Science Explains. . .Why Dancing Is the Fast Way to Make Yourself Happier

There's a rhythm in you. 


Dancing is fundamental to being human. We know this because there is no wallflower culture, no part of the world where rhythm is ignored. We also know this because we tap our toes to songs we hate. We can’t help it. Our subcortical brain regions converse, bypass higher auditory areas, and make us shimmy to “Happy” whether we respect Pharrell’s whole deal or not.

But dancing is good for more than just public displays of simulated coitus and regret. It’s linked to a whole bunch of physical, social, and mental benefits. It is basically a super fun (if you’re doing it right) vitamin. There’s a reason Channing Tatum seems so damn content.


Anthropologists consider dance to be a “multi-faceted phenomenon”, an invisible, underlying system within us. While forms of dance differ across cultures, the best way to know if what you’re looking at is dancing is to feel like it’s dancing. It’s a you-know-it-when you-see-it sort of thing. Dancing with other people is connected to emotional competence, self-esteem, and healthy levels of trust. Don’t trust the researchers? Just ask a dancer.

Tayler Beth Anderson has been dancing all her life, both socially and professionally. She’s a really good dancer — so much so that she’s paid to sing and dance at Hong Kong Disneyland. She’s adamant that many of the dancers she knows, from people who just show up for one night of blues or people making a professional go at it, often use dance as an outlet for emotions.

“Dance is the one time my constantly running mind goes quiet and I can just lose myself in dance with a partner without expectation,” says Anderson. “It’s fun and a form of escape for me. I know a lot of people who have turned to dance for help and healing.”

A bulk of research is dedicated to the emotional benefits of dance. In a study conducted in Poland, mood was assessed before and after dance activity among competitive and recreational dancers. While the competitive dancers were admittedly just as stressed as any athlete practicing their thing, the recreational dancers reported higher energy, less tension, and a better, more creative mood than before. A different study, this one in Greece, found that women who recently had been diagnosed and treated for breast cancer experienced an increase in life satisfaction and a decrease in depressive symptoms when they participated in dance therapy, compared to a control group.

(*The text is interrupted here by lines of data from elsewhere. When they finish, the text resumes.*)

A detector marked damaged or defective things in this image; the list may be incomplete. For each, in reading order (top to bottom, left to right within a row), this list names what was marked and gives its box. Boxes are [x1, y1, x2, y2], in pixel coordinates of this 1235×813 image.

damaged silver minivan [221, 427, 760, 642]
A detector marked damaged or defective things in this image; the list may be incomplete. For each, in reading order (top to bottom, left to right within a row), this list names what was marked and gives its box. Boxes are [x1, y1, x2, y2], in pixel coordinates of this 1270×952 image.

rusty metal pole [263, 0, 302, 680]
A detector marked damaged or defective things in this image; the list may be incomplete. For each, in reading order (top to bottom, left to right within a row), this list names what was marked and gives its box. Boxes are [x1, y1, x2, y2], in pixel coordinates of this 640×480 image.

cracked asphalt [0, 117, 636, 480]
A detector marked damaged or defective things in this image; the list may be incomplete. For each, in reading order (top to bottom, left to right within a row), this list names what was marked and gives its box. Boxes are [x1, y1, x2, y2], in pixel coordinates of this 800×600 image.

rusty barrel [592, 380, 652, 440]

Dance has proven to aid those with Parkinson’s disease as well: In a ten-week dance program those with the movement disorder experienced an overall reduction in mood disturbance and a reduction in anger. Those who indicated depression before the study experienced a decrease in fatigue. Sometimes these health benefits were observed just ten minutes after the dancing began.

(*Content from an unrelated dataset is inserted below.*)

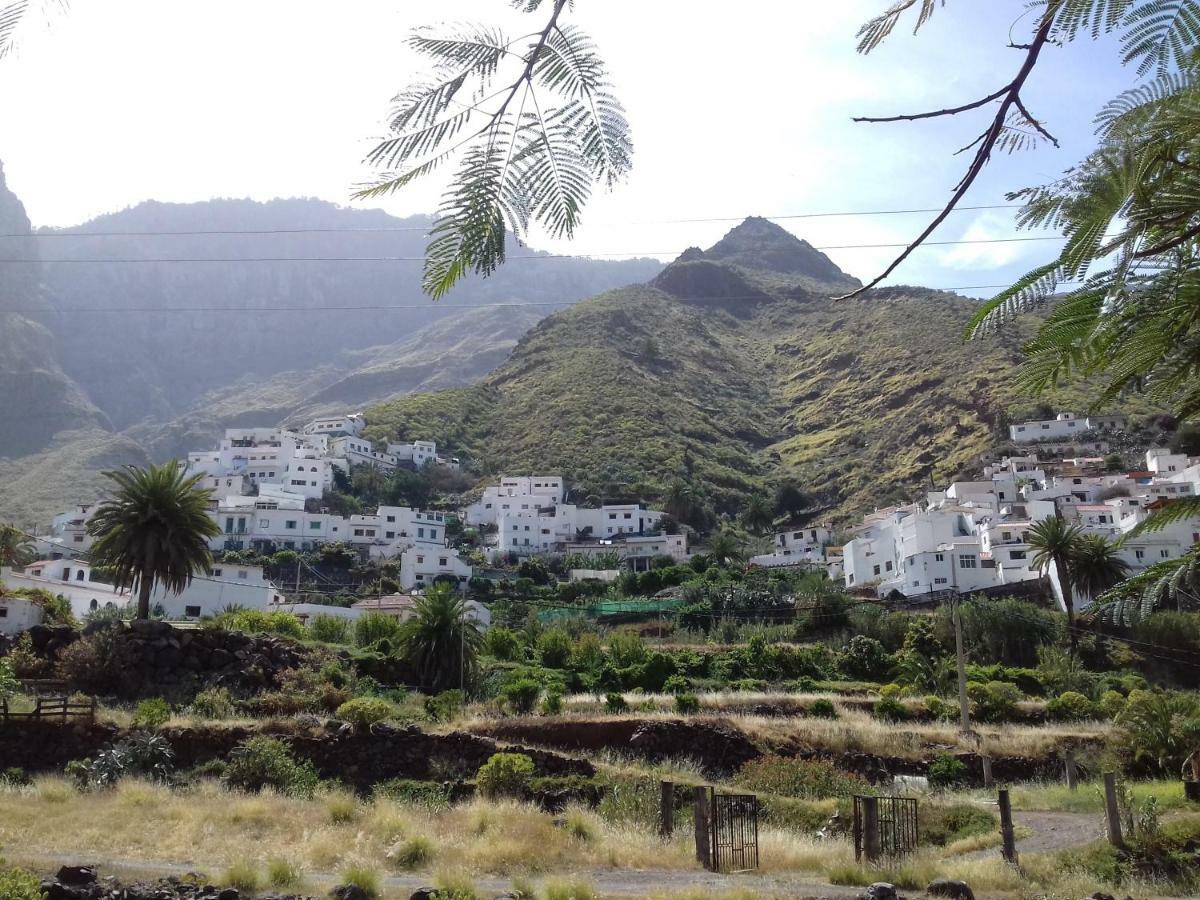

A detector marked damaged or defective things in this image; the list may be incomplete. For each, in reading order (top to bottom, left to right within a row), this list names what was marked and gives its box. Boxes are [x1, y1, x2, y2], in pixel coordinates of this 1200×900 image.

rusty metal gate [708, 792, 756, 868]
rusty metal gate [852, 800, 920, 860]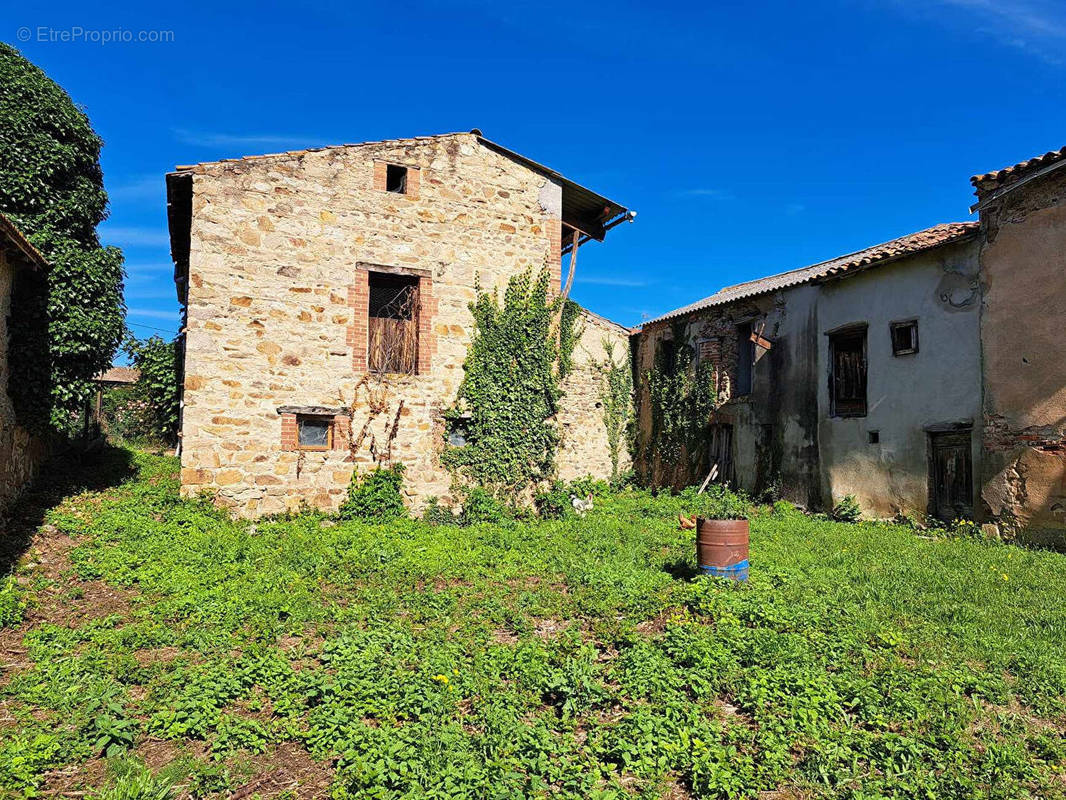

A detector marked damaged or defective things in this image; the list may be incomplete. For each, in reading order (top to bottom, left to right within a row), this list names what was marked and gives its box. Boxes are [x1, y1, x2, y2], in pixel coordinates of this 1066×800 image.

rusty metal barrel [699, 520, 750, 584]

Researchers have been able to link music-induced movement to the Big Five personality traits. Openness and agreeableness are related to dancers who seem more effortless — aka President of Being Smooth, Barack Obama. Extroverted and conscientious people dance faster, neurotic people are jerkier and have more “accelerated movement.” These personality-movement linked indications aren’t just helpful as fun-facts; they play a crucial role in you getting a mate.

A team of researchers from Northumbria University and the University of Göttingen had 53 women rate the dance quality and try to determine the personality of 48 dancing men. A biomechanical assessment of the male dancers showed that the “good” ones were characterized by the movements particular to the head, neck, trunk, and “speed of the right knee.” The majority of the women felt they could accurately tell the personality of the men by the way they danced, and were much more into the men who were risk-takers on the dance floor.

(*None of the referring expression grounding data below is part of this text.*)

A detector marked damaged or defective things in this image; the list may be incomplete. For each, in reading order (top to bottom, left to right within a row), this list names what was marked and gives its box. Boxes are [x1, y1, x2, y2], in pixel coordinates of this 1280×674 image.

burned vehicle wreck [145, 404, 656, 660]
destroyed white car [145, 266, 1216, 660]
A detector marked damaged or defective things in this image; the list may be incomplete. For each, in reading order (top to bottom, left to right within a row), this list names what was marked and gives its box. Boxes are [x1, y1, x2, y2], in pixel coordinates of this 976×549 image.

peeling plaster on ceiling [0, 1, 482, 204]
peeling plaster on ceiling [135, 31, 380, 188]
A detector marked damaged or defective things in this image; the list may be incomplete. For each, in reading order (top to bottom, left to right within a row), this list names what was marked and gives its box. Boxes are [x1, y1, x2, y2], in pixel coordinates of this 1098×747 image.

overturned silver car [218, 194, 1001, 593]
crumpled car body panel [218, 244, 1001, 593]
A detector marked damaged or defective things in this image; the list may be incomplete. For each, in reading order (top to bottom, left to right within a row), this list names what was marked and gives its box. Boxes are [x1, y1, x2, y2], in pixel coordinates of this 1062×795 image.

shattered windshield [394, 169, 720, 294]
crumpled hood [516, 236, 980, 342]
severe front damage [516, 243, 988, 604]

“Dance is an adaptive behavioral pattern that communicates beauty, health, strength, and sexual attractiveness,” wrote Professor Joel Wade on the topic of attraction-via-dance in his 2015 paper in the Human Ethology Bulletin. “Men and women described as dancers receive higher ratings than men and women described as non-dancers.”

I don’t need to feel happy and healthy, you say, I’m okay being single. Fine, fine — but do you want to keep your brain kicking well into your later years? Well, I hope you dance. Researchers have consistently found that besides having better motor skills and balance, senior citizen dancers outdo non-dancers in regards to cognitive performance.

In a study published in The New England Journal of Medicine, 469 subjects older than 75 were tracked for twenty years and evaluated for signs of dementia. The subjects were studied while they participated in either six cognitive-focused activities or eleven physical-focused activities — things like reading, crossword puzzles, and golf. Dancing was the only physical activity that proved to be associated with a lower risk of dementia, and had the greatest influence on mental activity compared to any of the other activities. You can think of dancing as a super-battery for your brain — it integrates kinesthetic, rational, musical, and emotional brain functions all at once, which increase your neural connectivity.

“If you can’t take classes or go out dancing four times a week, then dance as much as you can,” recommends Stanford researcher Richard Power. “It’s essential to start building your cognitive reserve now. Someday you’ll need as many of those stepping stones across the creek as possible.”